The experimental literature shows that testosterone causes beneficial cardiovascular effects with regard to APD and EADs and decreases QTc interval length. Whether by increasing K+ channel expression to better stabilize the cardiomyocyte7 or a as yet unexamined or undiscovered mechanism, testosterone may create an antiarrhythmic substrate.
Cardioprotection
Testosterone may contribute to the reduction of myocardial infarction (MI) size in rats. In a study by Liu et al,8 male rats were subjected to an orchiectomy or a sham orchiectomy. Orchiectomized rats were given either testosterone treatment or served as controls. Testosterone dosing was 2 mg of testosterone per kilogram of body weight daily for 8 weeks, which approximates physiological levels. Rats in each group were either preconditioned with U50 488H, a κ‐opioid receptor agonist, or not preconditioned. MI size in the orchiectomy group was significantly larger than both the sham and orchiectomy plus testosterone groups. Infarct size in the orchiectomy plus testosterone group closely resembled the sham group. The sham plus preconditioning group had a significantly smaller MI size than did the sham group. This finding was repeated in the orchiectomy and the orchiectomy plus testosterone groups, but reached statistical significance only when comparing the orchiectomy plus testosterone group with the sham group.8
Tsang et al provided support for the findings by Liu and coworkers.9 Isolated rat hearts were subjected to coronary artery occlusion (regional ischemia) for 30 minutes, followed by 120 minutes of reperfusion with a physiological solution. Rats used were control, orchiectomized, or orchiectomized plus testosterone supplementation. After testosterone was given, at 2 mg/kg body weight, daily for 8 weeks starting 1 week after orchiectomy, hearts were isolated. Hearts of orchiectomized rats had a significantly larger MI size than did the control group. The MI size of the orchiectomy group was significantly larger than that of the orchiectomy plus testosterone group,10 again suggesting a cardioprotective effect of testosterone.

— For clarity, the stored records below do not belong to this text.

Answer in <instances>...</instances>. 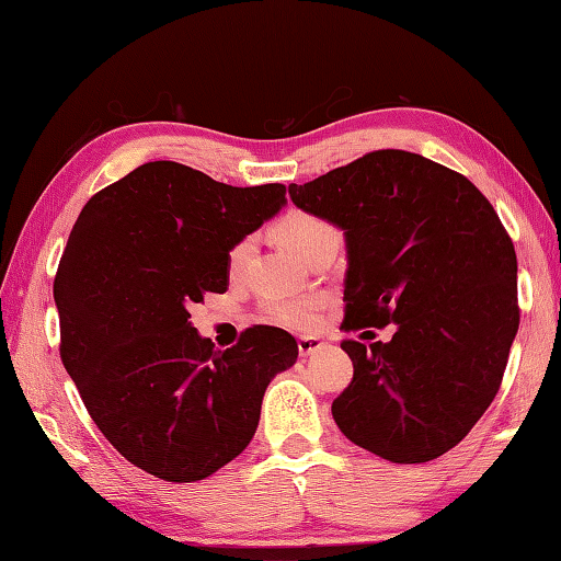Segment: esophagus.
I'll use <instances>...</instances> for the list:
<instances>
[{
	"mask_svg": "<svg viewBox=\"0 0 561 561\" xmlns=\"http://www.w3.org/2000/svg\"><path fill=\"white\" fill-rule=\"evenodd\" d=\"M321 345H323V343H321L319 339H314V335H302V339H297V351H300L302 357L317 353Z\"/></svg>",
	"mask_w": 561,
	"mask_h": 561,
	"instance_id": "esophagus-1",
	"label": "esophagus"
}]
</instances>
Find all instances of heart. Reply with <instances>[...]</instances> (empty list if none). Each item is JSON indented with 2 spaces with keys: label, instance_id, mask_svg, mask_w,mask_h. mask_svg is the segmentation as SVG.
Instances as JSON below:
<instances>
[{
  "label": "heart",
  "instance_id": "1",
  "mask_svg": "<svg viewBox=\"0 0 561 561\" xmlns=\"http://www.w3.org/2000/svg\"><path fill=\"white\" fill-rule=\"evenodd\" d=\"M271 234L276 238L278 244L288 249L300 261H309V256L317 254L323 244L339 240V232L331 226L327 218H321L312 210L293 208L288 214H283L271 226ZM254 254V238H240L228 249V276L240 278L244 268L249 266ZM323 309L321 297H302V300H271L264 305V317L278 327L293 329V331H309L317 327L319 314Z\"/></svg>",
  "mask_w": 561,
  "mask_h": 561
}]
</instances>
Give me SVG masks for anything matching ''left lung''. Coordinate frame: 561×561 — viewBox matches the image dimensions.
<instances>
[{
  "label": "left lung",
  "instance_id": "8db88e82",
  "mask_svg": "<svg viewBox=\"0 0 561 561\" xmlns=\"http://www.w3.org/2000/svg\"><path fill=\"white\" fill-rule=\"evenodd\" d=\"M290 198L345 230L341 329L398 327L389 343H341L353 379L335 425L391 463L439 458L494 401L518 331L500 216L460 172L398 148L290 184Z\"/></svg>",
  "mask_w": 561,
  "mask_h": 561
}]
</instances>
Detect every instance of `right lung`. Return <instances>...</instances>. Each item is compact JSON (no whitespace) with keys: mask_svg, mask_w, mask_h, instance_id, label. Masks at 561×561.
<instances>
[{"mask_svg":"<svg viewBox=\"0 0 561 561\" xmlns=\"http://www.w3.org/2000/svg\"><path fill=\"white\" fill-rule=\"evenodd\" d=\"M285 204V184L230 186L172 160L89 198L55 276L59 357L93 422L151 476L196 482L252 442L268 381L297 359L252 327L216 351L190 323L228 290V249Z\"/></svg>","mask_w":561,"mask_h":561,"instance_id":"add662e5","label":"right lung"}]
</instances>
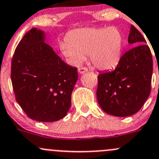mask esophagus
<instances>
[{"label":"esophagus","instance_id":"1","mask_svg":"<svg viewBox=\"0 0 159 159\" xmlns=\"http://www.w3.org/2000/svg\"><path fill=\"white\" fill-rule=\"evenodd\" d=\"M88 71V69L87 68H84V67H81V68H78V72L80 74H84V73L87 72Z\"/></svg>","mask_w":159,"mask_h":159}]
</instances>
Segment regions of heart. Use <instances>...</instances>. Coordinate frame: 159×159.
Returning a JSON list of instances; mask_svg holds the SVG:
<instances>
[{
    "label": "heart",
    "mask_w": 159,
    "mask_h": 159,
    "mask_svg": "<svg viewBox=\"0 0 159 159\" xmlns=\"http://www.w3.org/2000/svg\"><path fill=\"white\" fill-rule=\"evenodd\" d=\"M123 36L118 28H81L71 31L59 43L63 56L78 65L88 55L93 67L101 71L116 68L122 57Z\"/></svg>",
    "instance_id": "b5f03b06"
}]
</instances>
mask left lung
Instances as JSON below:
<instances>
[{"mask_svg":"<svg viewBox=\"0 0 159 159\" xmlns=\"http://www.w3.org/2000/svg\"><path fill=\"white\" fill-rule=\"evenodd\" d=\"M128 43L135 46L111 71L98 76L97 98L101 109L115 116H132L143 106L151 91L152 57L146 39L133 25Z\"/></svg>","mask_w":159,"mask_h":159,"instance_id":"1","label":"left lung"}]
</instances>
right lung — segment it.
<instances>
[{
  "label": "right lung",
  "instance_id": "obj_1",
  "mask_svg": "<svg viewBox=\"0 0 159 159\" xmlns=\"http://www.w3.org/2000/svg\"><path fill=\"white\" fill-rule=\"evenodd\" d=\"M37 28L20 40L11 63V81L16 102L32 120L55 122L66 116L78 80L77 68L68 66L45 43Z\"/></svg>",
  "mask_w": 159,
  "mask_h": 159
}]
</instances>
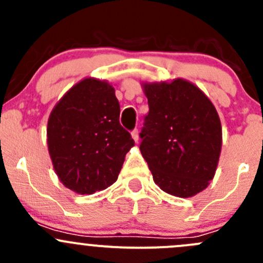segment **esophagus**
Masks as SVG:
<instances>
[{
  "instance_id": "esophagus-1",
  "label": "esophagus",
  "mask_w": 263,
  "mask_h": 263,
  "mask_svg": "<svg viewBox=\"0 0 263 263\" xmlns=\"http://www.w3.org/2000/svg\"><path fill=\"white\" fill-rule=\"evenodd\" d=\"M131 136L132 139L135 140V142H139V131H137V129H134V131L131 132Z\"/></svg>"
}]
</instances>
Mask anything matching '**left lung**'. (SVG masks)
<instances>
[{
    "label": "left lung",
    "mask_w": 263,
    "mask_h": 263,
    "mask_svg": "<svg viewBox=\"0 0 263 263\" xmlns=\"http://www.w3.org/2000/svg\"><path fill=\"white\" fill-rule=\"evenodd\" d=\"M147 98L140 151L154 182L164 192L188 198L214 178L222 132L216 108L205 92L184 79L142 82Z\"/></svg>",
    "instance_id": "1"
}]
</instances>
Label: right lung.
Returning a JSON list of instances; mask_svg holds the SVG:
<instances>
[{
	"label": "right lung",
	"mask_w": 263,
	"mask_h": 263,
	"mask_svg": "<svg viewBox=\"0 0 263 263\" xmlns=\"http://www.w3.org/2000/svg\"><path fill=\"white\" fill-rule=\"evenodd\" d=\"M47 144L61 183L79 195H91L118 178L135 145L119 123L115 87L105 80L82 79L50 112Z\"/></svg>",
	"instance_id": "add662e5"
}]
</instances>
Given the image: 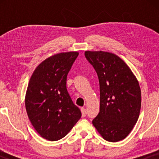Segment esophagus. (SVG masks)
<instances>
[{"label":"esophagus","mask_w":159,"mask_h":159,"mask_svg":"<svg viewBox=\"0 0 159 159\" xmlns=\"http://www.w3.org/2000/svg\"><path fill=\"white\" fill-rule=\"evenodd\" d=\"M81 112H82V117H84L87 115V111L86 109L84 108H81Z\"/></svg>","instance_id":"34e87169"}]
</instances>
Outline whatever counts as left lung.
<instances>
[{
  "label": "left lung",
  "mask_w": 159,
  "mask_h": 159,
  "mask_svg": "<svg viewBox=\"0 0 159 159\" xmlns=\"http://www.w3.org/2000/svg\"><path fill=\"white\" fill-rule=\"evenodd\" d=\"M100 84V112L93 125L104 140L118 142L133 129L141 107L137 78L118 56L105 51L84 52Z\"/></svg>",
  "instance_id": "obj_1"
}]
</instances>
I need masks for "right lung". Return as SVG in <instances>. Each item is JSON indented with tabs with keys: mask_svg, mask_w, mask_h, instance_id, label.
I'll list each match as a JSON object with an SVG mask.
<instances>
[{
	"mask_svg": "<svg viewBox=\"0 0 159 159\" xmlns=\"http://www.w3.org/2000/svg\"><path fill=\"white\" fill-rule=\"evenodd\" d=\"M79 53L55 54L34 69L28 84L25 107L30 122L43 138L56 141L81 118L66 89V77Z\"/></svg>",
	"mask_w": 159,
	"mask_h": 159,
	"instance_id": "right-lung-1",
	"label": "right lung"
}]
</instances>
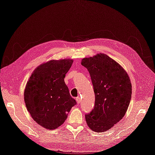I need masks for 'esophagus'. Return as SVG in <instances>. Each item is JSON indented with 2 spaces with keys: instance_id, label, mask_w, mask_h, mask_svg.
<instances>
[{
  "instance_id": "esophagus-1",
  "label": "esophagus",
  "mask_w": 155,
  "mask_h": 155,
  "mask_svg": "<svg viewBox=\"0 0 155 155\" xmlns=\"http://www.w3.org/2000/svg\"><path fill=\"white\" fill-rule=\"evenodd\" d=\"M76 102L78 103V104H79V103L81 102V99H80V97H79V96L77 97L76 98Z\"/></svg>"
}]
</instances>
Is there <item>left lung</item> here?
<instances>
[{
  "mask_svg": "<svg viewBox=\"0 0 155 155\" xmlns=\"http://www.w3.org/2000/svg\"><path fill=\"white\" fill-rule=\"evenodd\" d=\"M81 64L90 74L95 105L85 114L89 128L97 133L109 130L122 119L130 104L132 85L125 70L105 54L83 58Z\"/></svg>",
  "mask_w": 155,
  "mask_h": 155,
  "instance_id": "left-lung-1",
  "label": "left lung"
}]
</instances>
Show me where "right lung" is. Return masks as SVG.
<instances>
[{
    "label": "right lung",
    "instance_id": "add662e5",
    "mask_svg": "<svg viewBox=\"0 0 155 155\" xmlns=\"http://www.w3.org/2000/svg\"><path fill=\"white\" fill-rule=\"evenodd\" d=\"M72 63V59H60L42 64L26 83L24 99L27 110L34 121L47 129L61 125L76 104L64 81Z\"/></svg>",
    "mask_w": 155,
    "mask_h": 155
}]
</instances>
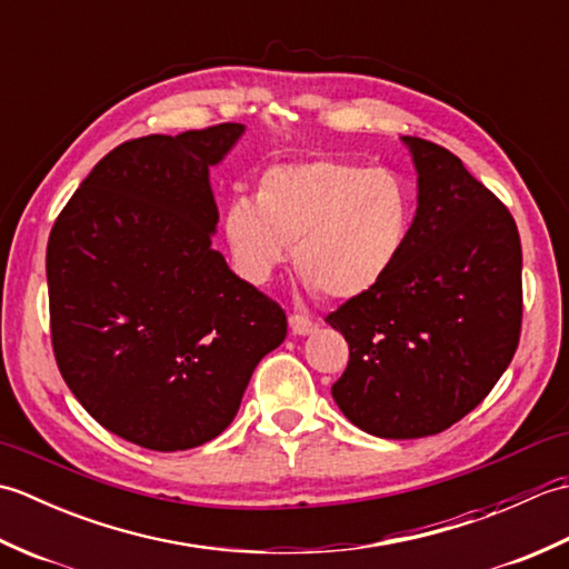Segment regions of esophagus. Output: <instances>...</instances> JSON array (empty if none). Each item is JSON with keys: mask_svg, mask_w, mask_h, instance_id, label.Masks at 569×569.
Wrapping results in <instances>:
<instances>
[{"mask_svg": "<svg viewBox=\"0 0 569 569\" xmlns=\"http://www.w3.org/2000/svg\"><path fill=\"white\" fill-rule=\"evenodd\" d=\"M288 322H291L293 335H300V337L318 330V322H312V320L306 318V316H291V318H288Z\"/></svg>", "mask_w": 569, "mask_h": 569, "instance_id": "obj_1", "label": "esophagus"}]
</instances>
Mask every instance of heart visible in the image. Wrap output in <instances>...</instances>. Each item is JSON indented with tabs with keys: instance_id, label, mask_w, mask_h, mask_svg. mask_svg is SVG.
Here are the masks:
<instances>
[{
	"instance_id": "b5f03b06",
	"label": "heart",
	"mask_w": 569,
	"mask_h": 569,
	"mask_svg": "<svg viewBox=\"0 0 569 569\" xmlns=\"http://www.w3.org/2000/svg\"><path fill=\"white\" fill-rule=\"evenodd\" d=\"M416 227V196L391 168L312 159L271 166L257 200L234 198L224 210V239L249 281H269L291 257L310 288L335 300L373 291Z\"/></svg>"
}]
</instances>
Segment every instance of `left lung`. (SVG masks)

A supporting study by Liu et al11 studied the effect of testosterone on estradiol's cardioprotective potential in isolated ventricular myocytes from ovariectomized or sham‐ovariectomized female rats. It has been well established that estrogen benefits the cardiovascular system by reducing myocardial injury after ischemia and reperfusion,12–15 but few studies have examined the effects of estrogen in the presence of testosterone on the cardiovascular system. Rat ventricular myocytes were subjected to 3 hours of ischemia by incubation in an ischemic buffer in hypoxic conditions (1% oxygen), followed by 4 hours of reperfusion by replacing the ischemic buffer with a physiological solution at normal atmosphere.11 The results of this study demonstrated that both testosterone supplementation and testosterone plus estrogen supplementation in cardiomyocytes of ovariectomized rats reduced apoptosis occurring as a result of ischemia plus reperfusion. Hormone supplementation also improved contractility compared with ovariectomized rat myocytes without testosterone or estrogen supplementation.11
Er et al16 proposed a mechanism through which testosterone exerts a positive effect on the cardiovascular system. The authors hypothesized that mitochondrial KATP channels play an important role in cardioprotection. These researchers examined the changes in myocardial tolerance to ischemia with varying mitochondrial or sarcoplasmic KATP channel efficacy. To accomplish this, Er and coworkers isolated ventricular cardiomyocytes from rats. To simulate ischemia, cardiomyocytes were centrifuged into a pellet and had mineral oil applied to prevent gas exchange for 60 minutes. In some experiments, mitochondrial or sarcoplasmic KATP channel inhibitors were added. Results of this study showed that testosterone decreased the percentage of dead cells per sample by approximately 50%. Testosterone also played a role in acutely oxidizing and depolarizing cardiac mitochondria. This was accomplished by a K+‐dependent, ATP‐sensitive mechanism, which was independent of mitochondrial androgen receptors (no difference between the testosterone and testosterone plus flutamide groups). Testosterone's beneficial effect on cell death was mitigated by 5‐hydroxydecanoate, a mitochondrial KATP channel inhibitor, although 5‐HD treatment alone had no effect on cell death compared with the control. Testosterone had no effect on sarcoplasmic KATP channels. These results demonstrated a positive cardioprotective effect of testosterone that may involve opening the mitochondrial KATP channels, allowing K+ to more efficiently exit the mitochondria, resulting in increased stability of the mitochondria.16 Other mechanisms of cardioprotective effects of testosterone including vasodilation, lipid formation inhibition, and atherosclerotic inhibition are discussed later.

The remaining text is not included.